The complaint is always "/usr/bin/ls: *: No such file or directory" and the same if /bin/ls is first "/bin/ls: *: No such file or directory" or "... .bashr?: No..." The problem is NOT an ls or less problem, although that was my first thought; I have since compiled old source from my archives. login as user; ls * doesn't work. ls .bashr? doesn't work. as user su to user, entering password. ls * works. ls .bashr? works. login as root; ls * doesn't work! su to root, no password; ls * works. login as root; su to to user; ls * doesn't work. the same wild card expansion problem exists for 14.7 and 2.0 Bash. the same wild card expansin problen exists for linux-2.2.13 Compiling without networking: same problem, but PAM warning at login. This box has an Intel Pentium MMX 233MHz processor w/i430 VX chip set There are 2 HDD, 1 Creative CD-ROM, 1 5-1/4" and 1 3-1/2" floppy drives, Adaptec 1460B SCCSI driving 1 Philips Omniwriter. 4 PCI and 4 ISA slots, 128MB DRAM, 512KB cache. AWE-64 value, Matrox Millennium II, 56K v.90 w/TI chipset, Antec Descartes PCMCIA types I - IV, Viewsonic 15GA monitor. login is to the vt-100 ascii screen of the monitor. The same problems exist on the X screens using AnotherLevel.

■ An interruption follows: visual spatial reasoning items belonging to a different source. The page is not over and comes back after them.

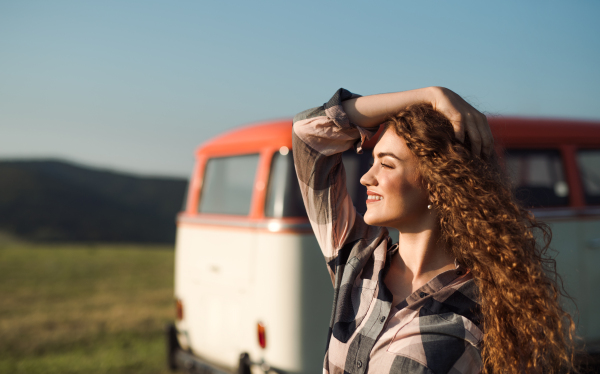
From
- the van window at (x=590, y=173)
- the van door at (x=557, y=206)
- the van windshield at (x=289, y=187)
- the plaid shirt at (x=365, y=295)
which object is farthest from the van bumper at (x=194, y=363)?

This is probably not a 'kernel' bug; I've recompiled the kernel from CD-ROM 2 source and as 2.2.13 from kerneli source. The problem persists. I do not know enough about the relationship between the kernel and the security and permissions of RedHat to make a judgement as to whether its kernel or PAM that's causing the problem.
This bug is one from a bash alias file. The expansion symbol $@ doesn't work correctly. as in: <alias ls='/bin/ls -aFC $@'> <alias ll='/bin/ls -aFCl $@'> <alias lsd='/bin/ls -FC $@'> <alias lld='/bin/ls -FCl $@'> It wont expand the wild card. It only enterprets a text follower on the command line. Using $* does the expansion for both the wild card and text following. However, what changed from 5.2 and 6.0 to cause this to happen???? That original worked perfectly well for the wild card and text in those releases.
I can't reproduce this in the current version. Aside from that, you don't ever need to use $@ in an alias; just alias ls='/bin/ls -aFC' has the exact same effect.